Selected extract -
____

Before raising those issues, I want to ask the hon. Member for Dewsbury (Mrs. Taylor) a question. She indicated that she intends to support the motion. In the light of her partisan statements and the partisan comments from Labour Back Benchers, I want to know whether the Opposition intend to support the referral of a breach of privilege to the Committee. Will the hon. Lady's Back-Bench colleagues support that referral?
Mrs. Ann Taylor: That is a matter for the House, and I hope that all hon. Members will exercise their judgment. I clearly said that I support the referral to the Select Committee on Privileges. I am surprised that the hon. Gentleman should ask me about that.
Mr. Gale: It seems that Opposition Members are trying to have their cake and eat it by half-heartedly condemning the clear breach of privilege while trying to curry favour with the press. The press have sought to give the impression to the public that we are discussing the misuse of House of Commons writing paper and, in so doing, have sought to trivialise the matter. They have given the impression that we are talking merely about a letter that was written on paper, which we now know was not stolen paper but just the clipped heading of a piece of House of Commons paper. They have given the impression that the matter involved a trivial misuse, and simply represented a mistake.

____

Quote the parliamentary exchange in full, word for word. The data has no connection to the parliamentary exchange.

____

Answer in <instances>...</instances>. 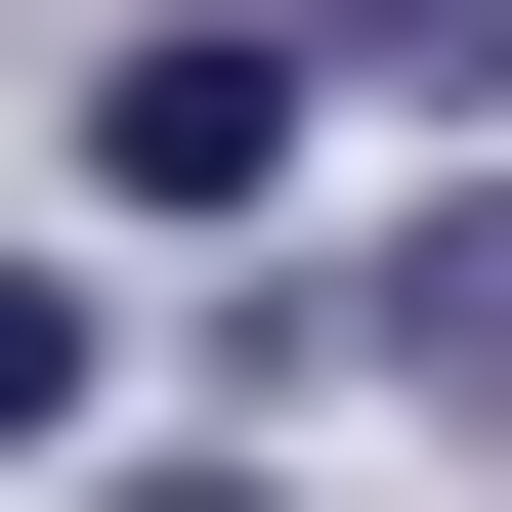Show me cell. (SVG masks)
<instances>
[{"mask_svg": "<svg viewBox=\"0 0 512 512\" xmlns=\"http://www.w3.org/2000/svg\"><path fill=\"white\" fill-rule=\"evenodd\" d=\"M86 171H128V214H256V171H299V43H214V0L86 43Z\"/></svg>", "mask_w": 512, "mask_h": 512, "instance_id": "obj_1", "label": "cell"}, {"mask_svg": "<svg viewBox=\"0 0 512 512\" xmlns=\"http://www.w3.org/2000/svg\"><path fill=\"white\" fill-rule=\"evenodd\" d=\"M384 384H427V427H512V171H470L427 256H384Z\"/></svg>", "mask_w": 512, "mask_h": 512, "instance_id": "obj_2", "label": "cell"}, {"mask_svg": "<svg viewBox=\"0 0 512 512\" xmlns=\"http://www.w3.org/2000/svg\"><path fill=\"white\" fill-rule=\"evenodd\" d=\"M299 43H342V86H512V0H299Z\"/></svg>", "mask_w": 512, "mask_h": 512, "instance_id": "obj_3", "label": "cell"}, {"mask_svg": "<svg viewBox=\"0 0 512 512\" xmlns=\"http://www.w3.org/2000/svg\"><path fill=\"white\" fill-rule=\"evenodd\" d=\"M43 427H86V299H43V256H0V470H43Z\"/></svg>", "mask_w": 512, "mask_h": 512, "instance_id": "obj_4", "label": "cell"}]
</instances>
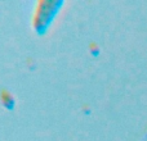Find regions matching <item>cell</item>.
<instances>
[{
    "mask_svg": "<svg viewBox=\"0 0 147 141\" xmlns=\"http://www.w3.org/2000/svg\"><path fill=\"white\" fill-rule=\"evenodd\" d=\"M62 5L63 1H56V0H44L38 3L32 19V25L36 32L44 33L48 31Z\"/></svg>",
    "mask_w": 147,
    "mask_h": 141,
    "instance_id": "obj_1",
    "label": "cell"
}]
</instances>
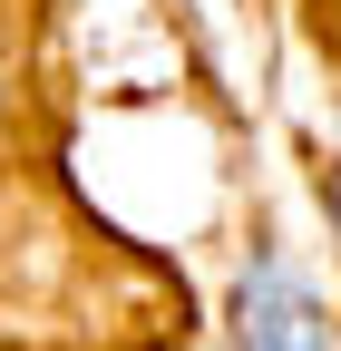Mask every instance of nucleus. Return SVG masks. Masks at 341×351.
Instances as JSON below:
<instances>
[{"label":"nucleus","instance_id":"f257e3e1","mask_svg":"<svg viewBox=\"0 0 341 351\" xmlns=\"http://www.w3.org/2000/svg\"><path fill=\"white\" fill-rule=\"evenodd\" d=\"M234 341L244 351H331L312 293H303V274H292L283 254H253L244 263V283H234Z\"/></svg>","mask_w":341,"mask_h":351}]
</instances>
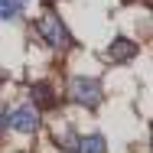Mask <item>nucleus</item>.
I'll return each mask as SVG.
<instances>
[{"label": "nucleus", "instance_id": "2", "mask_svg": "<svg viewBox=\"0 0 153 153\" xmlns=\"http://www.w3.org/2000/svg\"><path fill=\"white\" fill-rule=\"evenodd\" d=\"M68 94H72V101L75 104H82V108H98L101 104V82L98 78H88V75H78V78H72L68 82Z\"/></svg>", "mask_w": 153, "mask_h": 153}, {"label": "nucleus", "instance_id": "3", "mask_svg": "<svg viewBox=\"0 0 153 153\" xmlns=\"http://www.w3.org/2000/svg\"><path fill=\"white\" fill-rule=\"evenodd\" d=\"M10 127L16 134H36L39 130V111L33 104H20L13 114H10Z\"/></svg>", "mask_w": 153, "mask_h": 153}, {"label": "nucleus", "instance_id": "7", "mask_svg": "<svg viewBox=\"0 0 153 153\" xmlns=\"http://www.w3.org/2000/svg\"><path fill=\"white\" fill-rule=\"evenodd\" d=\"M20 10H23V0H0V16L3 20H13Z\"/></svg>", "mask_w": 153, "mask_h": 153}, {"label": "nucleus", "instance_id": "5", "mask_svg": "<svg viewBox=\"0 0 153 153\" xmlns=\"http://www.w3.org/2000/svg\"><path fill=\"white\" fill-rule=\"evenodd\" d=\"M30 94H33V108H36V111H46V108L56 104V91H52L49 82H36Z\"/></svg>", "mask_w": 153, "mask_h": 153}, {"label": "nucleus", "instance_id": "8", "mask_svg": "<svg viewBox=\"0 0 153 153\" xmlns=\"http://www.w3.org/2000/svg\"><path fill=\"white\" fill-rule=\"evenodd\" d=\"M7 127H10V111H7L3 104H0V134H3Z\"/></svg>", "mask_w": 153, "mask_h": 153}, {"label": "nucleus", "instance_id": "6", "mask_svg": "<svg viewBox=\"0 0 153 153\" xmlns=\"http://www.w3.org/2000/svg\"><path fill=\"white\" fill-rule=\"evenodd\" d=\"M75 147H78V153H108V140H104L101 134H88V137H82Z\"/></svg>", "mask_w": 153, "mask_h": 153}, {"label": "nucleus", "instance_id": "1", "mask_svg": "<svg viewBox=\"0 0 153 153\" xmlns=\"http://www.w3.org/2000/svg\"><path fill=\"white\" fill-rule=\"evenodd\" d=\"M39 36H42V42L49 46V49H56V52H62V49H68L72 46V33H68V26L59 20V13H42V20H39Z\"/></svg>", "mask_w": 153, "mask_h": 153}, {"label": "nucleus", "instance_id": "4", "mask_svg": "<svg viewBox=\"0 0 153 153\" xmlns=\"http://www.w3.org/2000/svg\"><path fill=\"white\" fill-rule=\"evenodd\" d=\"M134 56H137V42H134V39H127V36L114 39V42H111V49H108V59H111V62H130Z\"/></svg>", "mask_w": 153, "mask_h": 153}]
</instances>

____

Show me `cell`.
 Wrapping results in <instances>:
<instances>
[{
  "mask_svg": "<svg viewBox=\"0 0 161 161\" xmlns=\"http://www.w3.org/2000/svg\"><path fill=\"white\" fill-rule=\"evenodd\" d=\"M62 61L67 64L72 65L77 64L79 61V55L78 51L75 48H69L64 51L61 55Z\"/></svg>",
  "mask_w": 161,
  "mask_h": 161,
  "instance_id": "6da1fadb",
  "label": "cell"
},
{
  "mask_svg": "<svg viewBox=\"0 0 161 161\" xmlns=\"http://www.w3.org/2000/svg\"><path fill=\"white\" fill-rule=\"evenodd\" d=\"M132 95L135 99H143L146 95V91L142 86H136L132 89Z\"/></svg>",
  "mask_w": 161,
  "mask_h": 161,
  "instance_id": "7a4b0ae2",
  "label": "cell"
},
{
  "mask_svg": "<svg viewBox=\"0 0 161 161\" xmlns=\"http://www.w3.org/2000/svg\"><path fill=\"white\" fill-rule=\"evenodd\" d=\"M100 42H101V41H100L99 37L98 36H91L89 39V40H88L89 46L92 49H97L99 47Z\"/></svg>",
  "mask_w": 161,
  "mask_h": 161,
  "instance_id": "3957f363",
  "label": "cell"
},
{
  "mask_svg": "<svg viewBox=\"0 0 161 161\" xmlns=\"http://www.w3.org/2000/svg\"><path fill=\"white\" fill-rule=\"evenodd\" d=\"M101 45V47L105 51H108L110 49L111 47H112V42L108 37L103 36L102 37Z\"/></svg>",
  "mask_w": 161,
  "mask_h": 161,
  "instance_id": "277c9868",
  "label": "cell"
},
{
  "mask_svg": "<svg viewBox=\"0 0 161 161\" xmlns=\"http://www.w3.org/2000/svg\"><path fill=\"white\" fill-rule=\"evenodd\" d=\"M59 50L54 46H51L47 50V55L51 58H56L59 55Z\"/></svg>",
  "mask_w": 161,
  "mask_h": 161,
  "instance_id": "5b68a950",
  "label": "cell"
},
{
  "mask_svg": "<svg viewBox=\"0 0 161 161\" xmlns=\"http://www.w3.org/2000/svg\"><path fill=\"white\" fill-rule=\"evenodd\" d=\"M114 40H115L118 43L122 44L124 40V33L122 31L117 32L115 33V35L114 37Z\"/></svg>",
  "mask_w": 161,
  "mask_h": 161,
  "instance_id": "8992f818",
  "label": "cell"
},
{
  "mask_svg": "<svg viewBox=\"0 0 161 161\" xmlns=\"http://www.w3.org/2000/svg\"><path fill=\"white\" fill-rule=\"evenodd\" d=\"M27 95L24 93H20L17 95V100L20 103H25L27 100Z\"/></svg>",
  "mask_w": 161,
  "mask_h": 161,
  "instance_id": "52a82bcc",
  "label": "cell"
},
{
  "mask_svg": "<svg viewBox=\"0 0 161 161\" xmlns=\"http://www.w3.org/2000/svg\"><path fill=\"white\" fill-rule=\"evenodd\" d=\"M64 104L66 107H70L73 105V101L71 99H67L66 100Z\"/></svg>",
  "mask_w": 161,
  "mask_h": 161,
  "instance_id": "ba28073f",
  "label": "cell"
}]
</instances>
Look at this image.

____

Response -
Before raising those issues, I want to ask the hon. Member for Dewsbury (Mrs. Taylor) a question. She indicated that she intends to support the motion. In the light of her partisan statements and the partisan comments from Labour Back Benchers, I want to know whether the Opposition intend to support the referral of a breach of privilege to the Committee. Will the hon. Lady's Back-Bench colleagues support that referral?
Mrs. Ann Taylor: That is a matter for the House, and I hope that all hon. Members will exercise their judgment. I clearly said that I support the referral to the Select Committee on Privileges. I am surprised that the hon. Gentleman should ask me about that.
Mr. Gale: It seems that Opposition Members are trying to have their cake and eat it by half-heartedly condemning the clear breach of privilege while trying to curry favour with the press. The press have sought to give the impression to the public that we are discussing the misuse of House of Commons writing paper and, in so doing, have sought to trivialise the matter. They have given the impression that we are talking merely about a letter that was written on paper, which we now know was not stolen paper but just the clipped heading of a piece of House of Commons paper. They have given the impression that the matter involved a trivial misuse, and simply represented a mistake.